Targeted and intracellular delivery of paclitaxel using multi-functional polymeric micelles

Natural paclitaxel (Taxol) is an effective anti-cancer drug, although a critical disadvantage is its non-targeting nature. To address this issue, cholesterol-grafted poly(N-isopropylacrylamide-co-N,N-dimethylacrylamide-co-undecenoic acid) was synthesized with different starting monomer ratios via a free radical copolymerization route. Folate was subsequently attached to the hydrophilic segment of the polymer in order to target folate receptors-overexpressing cancer cells.
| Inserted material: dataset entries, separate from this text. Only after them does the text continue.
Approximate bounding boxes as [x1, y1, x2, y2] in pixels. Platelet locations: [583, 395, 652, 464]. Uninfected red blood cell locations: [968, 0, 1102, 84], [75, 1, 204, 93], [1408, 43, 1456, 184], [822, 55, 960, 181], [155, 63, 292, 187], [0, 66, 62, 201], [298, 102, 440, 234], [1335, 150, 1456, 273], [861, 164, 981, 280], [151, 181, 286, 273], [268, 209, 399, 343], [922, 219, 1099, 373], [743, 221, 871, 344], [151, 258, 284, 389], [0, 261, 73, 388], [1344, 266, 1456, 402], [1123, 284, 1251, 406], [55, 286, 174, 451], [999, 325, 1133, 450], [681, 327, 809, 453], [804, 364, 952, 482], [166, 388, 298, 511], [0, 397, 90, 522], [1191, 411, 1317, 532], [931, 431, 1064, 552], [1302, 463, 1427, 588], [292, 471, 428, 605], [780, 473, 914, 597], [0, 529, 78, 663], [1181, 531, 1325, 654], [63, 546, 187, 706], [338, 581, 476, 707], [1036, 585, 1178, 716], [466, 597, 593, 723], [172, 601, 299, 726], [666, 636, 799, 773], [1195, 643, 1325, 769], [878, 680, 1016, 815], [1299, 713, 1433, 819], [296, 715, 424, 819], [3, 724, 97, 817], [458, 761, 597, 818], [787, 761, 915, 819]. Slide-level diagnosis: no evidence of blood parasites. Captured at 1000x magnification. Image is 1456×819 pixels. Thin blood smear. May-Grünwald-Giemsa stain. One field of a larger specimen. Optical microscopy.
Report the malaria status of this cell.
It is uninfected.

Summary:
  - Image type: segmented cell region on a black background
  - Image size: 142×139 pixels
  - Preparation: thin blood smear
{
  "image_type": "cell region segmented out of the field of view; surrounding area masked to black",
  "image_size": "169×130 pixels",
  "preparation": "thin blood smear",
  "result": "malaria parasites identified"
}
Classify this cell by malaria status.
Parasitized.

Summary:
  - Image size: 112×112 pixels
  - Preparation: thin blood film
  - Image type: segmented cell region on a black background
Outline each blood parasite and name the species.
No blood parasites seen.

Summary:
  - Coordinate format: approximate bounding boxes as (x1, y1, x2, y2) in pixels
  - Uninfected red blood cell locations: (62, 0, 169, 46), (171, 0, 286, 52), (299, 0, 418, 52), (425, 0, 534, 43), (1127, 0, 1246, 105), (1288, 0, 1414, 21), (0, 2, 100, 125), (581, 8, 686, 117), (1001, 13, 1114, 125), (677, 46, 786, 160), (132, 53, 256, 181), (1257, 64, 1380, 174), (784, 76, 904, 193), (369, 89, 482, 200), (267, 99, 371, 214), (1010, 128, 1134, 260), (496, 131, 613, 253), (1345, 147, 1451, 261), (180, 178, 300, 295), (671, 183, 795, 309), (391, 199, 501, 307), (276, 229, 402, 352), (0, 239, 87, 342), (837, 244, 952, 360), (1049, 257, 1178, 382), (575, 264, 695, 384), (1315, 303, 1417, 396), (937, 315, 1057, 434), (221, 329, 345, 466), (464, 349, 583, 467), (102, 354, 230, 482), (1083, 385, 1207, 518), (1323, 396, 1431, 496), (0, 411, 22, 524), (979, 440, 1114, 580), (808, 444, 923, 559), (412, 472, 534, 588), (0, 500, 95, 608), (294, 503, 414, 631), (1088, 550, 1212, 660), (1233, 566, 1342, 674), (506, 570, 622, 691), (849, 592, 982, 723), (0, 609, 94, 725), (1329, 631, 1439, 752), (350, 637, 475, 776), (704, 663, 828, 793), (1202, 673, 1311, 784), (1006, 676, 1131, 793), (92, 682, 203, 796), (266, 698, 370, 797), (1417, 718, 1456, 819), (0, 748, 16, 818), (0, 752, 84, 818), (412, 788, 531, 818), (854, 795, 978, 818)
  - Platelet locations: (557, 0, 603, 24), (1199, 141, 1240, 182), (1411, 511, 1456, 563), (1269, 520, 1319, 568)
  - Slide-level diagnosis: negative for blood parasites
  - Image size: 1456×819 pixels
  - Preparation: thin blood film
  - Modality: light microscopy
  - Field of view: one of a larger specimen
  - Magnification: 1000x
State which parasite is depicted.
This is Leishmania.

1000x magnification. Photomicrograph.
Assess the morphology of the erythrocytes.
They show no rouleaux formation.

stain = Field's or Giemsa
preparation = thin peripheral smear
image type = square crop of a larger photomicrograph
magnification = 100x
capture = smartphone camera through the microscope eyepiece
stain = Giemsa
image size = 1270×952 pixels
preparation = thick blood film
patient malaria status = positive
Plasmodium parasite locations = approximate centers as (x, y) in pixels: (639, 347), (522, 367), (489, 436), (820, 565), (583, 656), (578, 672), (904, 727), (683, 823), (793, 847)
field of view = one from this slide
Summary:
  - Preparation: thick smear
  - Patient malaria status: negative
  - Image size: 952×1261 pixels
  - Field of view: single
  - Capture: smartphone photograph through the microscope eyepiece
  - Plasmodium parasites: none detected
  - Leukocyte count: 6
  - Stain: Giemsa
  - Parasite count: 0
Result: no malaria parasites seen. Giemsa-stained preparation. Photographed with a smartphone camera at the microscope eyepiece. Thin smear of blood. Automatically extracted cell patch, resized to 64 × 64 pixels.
The success of synthesis was confirmed with 1H-NMR carried out in CDCl3/D2O. Using a membrane dialysis method, the polymer was then self-assembled into micelles whose hydrophobic cores could be utilized to encapsulate paclitaxel, an extremely hydrophobic compound. The polymer had a low CMC of approximately 20 mg/L in water. Dynamic light scattering further showed that the sizes of blank micelles formed from the polymer were below 180 nm at different pH values tested and approximately 220 nm upon drug incorporation. More importantly, it was demonstrated that the micelles exhibited a useful pH-induced thermo-sensitivity, such that drug was released more rapidly at pH 5.0 (acidic endosomal/lysosomal environment) than at pH 7.4 (normal extracellular pH). In vitro cytotoxicity assays performed against KB cells then provided concluding evidences that the cellular uptake of micelles surface-functionalised with folate was indeed enhanced due to a receptor-assisted endocytosis process. This novel polymeric design thus has the potential to be a useful paclitaxel vehicle for the treatment of folate-receptor positive cancers.